**Exercise goal**. Write each line exactly as it stands, from the line containing "Is the pine" through the end of the data.
>>
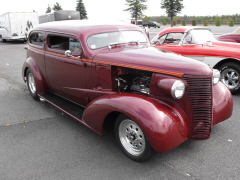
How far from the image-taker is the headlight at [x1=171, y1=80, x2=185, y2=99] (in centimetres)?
280

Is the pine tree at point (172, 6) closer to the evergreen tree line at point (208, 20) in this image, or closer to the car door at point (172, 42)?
the evergreen tree line at point (208, 20)

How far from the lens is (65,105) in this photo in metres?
4.41

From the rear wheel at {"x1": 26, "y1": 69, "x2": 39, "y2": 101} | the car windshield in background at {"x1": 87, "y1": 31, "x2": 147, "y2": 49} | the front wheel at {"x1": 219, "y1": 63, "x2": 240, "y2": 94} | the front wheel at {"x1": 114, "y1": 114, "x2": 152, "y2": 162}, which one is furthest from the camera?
the front wheel at {"x1": 219, "y1": 63, "x2": 240, "y2": 94}

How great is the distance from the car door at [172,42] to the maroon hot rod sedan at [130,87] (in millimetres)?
2263

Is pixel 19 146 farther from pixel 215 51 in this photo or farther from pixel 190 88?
pixel 215 51

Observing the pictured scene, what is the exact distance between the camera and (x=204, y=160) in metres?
<<
**Expected output**.
Is the pine tree at point (172, 6) closer to the evergreen tree line at point (208, 20) in this image, or closer to the car door at point (172, 42)?
the evergreen tree line at point (208, 20)

How far from the lens is (65,105) in this photo in metres?
4.41

From the rear wheel at {"x1": 26, "y1": 69, "x2": 39, "y2": 101} | the car windshield in background at {"x1": 87, "y1": 31, "x2": 147, "y2": 49} | the front wheel at {"x1": 219, "y1": 63, "x2": 240, "y2": 94} | the front wheel at {"x1": 114, "y1": 114, "x2": 152, "y2": 162}, which one is furthest from the camera?
the front wheel at {"x1": 219, "y1": 63, "x2": 240, "y2": 94}

How great is the distance from the car door at [172,42] to the maroon hot rod sedan at [130,87] (in millimetres)?
2263

Is pixel 19 146 farther from pixel 215 51 in this photo or farther from pixel 190 88?
pixel 215 51

Observing the pictured scene, what is the exact distance between the camera and (x=204, y=160) in metres?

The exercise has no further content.